Passage provided
☆ ☆ ☆ ☆
I start off asking Jennifer Friedenbach, Executive Director of the San Francisco Coalition on Homelessness – about the connections between Occupy San Francisco, and homelessness. It turns out more than a few of the protesters are homeless.

That is happening to Occupy movement sites around the country. Sometimes there is a conflict between lifestyles, whethere is is alcohol or drug use.

The bottom line: the rights of the lowest 1 percent of the population are becoming the rights of all.

So… laws written against the homeless in San Francisco are being used against OccupySF as well.

Not to mention the police-state style eviction of the Occupy Oakland camp! My God, the police assembled hundreds of officers from more than a dozen jurisdictions. They stormed in with full riot gear, into the peaceful campers. Many were arrested, with some injuries.

When the crowd used social media to re-assemble later that day, the police opened fire with not just stun grenades, not just multiple blasts of tear gas – but rubber bullets! One veteran was seriously injured, with a rubber bullet to the head. Find the video, and be amazed.

It turns out the homeless have become a political football in San Francisco elections. Conservatives drive up voters with the boogeyman of pan-handling (which hasn’t really increased).

San Francisco voters just passed a law to make it illegal to sit or sleep on a sidewalk in daylight hours. Imagine, some old fellow with a heart problem dares to sit down – and beep, he gets a pricey ticket. Good revenue for the city. On second offence, he or she goes to jail!

We go over the civil rights abuses, and how the very banks and real estate interests that foreclosed on so many people (making some homeless) – backed and funded more laws against the homeless.

It’s a revealing interview.

WASHINGTON

Washington, the District of Columbia, is really two cities. One part is pretty wealthy, with a lot of power. The other half is broke, really poor, often homeless.

It surprises no one to find that up to 95% of the homeless in D.C. are African Americans. Nothing racist mind you. Just the millionaires are mostly white, and the homeless mostly black.

Our guide Michael Ferrell, Executive Director of the District’s Coalition for the Homeless, says the number of homeless people in the Capital hasn’t really gone up much. In fact, the number of homeless single people went down, due to Federal Stimulus money creating some housing.

In their place, the number of homeless families in D.C. has gone up.

We talk about emergency medical care for homeless people, and the hypothermia vans that try to keep the street people alive for another winter night.

VANCOUVER, CANADA

I had a short talk with with famous anti-poverty activist Jean Swanson of the Carnegie Community Action Project (CCAP), and author of the book “Poor Bashing: The Politics of Exclusion”.

There is good news and bad news.

Vancouver Mayor Gregor Robertson announced this week that the number of homeless people on the streets of Vancouver (not the suburbs, just the city of Vancouver) has gone way down: from 800 last year, to just 145 this year.
☆ ☆ ☆ ☆
Data excerpts
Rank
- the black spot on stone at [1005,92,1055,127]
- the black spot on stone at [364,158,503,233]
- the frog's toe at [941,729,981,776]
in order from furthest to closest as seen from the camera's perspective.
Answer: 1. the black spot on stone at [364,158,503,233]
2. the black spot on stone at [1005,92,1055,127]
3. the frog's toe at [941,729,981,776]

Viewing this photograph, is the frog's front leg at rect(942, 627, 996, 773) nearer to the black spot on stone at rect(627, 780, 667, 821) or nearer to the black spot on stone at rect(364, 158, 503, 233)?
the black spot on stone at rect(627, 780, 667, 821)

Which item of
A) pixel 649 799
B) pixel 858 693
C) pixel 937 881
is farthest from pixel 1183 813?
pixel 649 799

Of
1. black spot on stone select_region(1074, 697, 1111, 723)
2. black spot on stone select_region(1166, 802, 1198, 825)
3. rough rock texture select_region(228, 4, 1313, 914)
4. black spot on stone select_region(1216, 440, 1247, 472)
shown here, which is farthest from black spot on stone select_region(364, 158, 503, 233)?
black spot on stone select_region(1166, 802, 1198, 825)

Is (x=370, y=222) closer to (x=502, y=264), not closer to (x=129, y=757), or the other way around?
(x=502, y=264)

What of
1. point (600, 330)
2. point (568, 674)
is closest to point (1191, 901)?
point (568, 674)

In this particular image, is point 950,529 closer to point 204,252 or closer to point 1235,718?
☆ ☆ ☆ ☆
In the passage on homelessness, copy the text from "It turns out the" to "a revealing interview." and substitute "campaign issue" for "political football". The entries come from a different source.

It turns out the homeless have become a campaign issue in San Francisco elections. Conservatives drive up voters with the boogeyman of pan-handling (which hasn’t really increased).

San Francisco voters just passed a law to make it illegal to sit or sleep on a sidewalk in daylight hours. Imagine, some old fellow with a heart problem dares to sit down – and beep, he gets a pricey ticket. Good revenue for the city. On second offence, he or she goes to jail!

We go over the civil rights abuses, and how the very banks and real estate interests that foreclosed on so many people (making some homeless) – backed and funded more laws against the homeless.

It’s a revealing interview.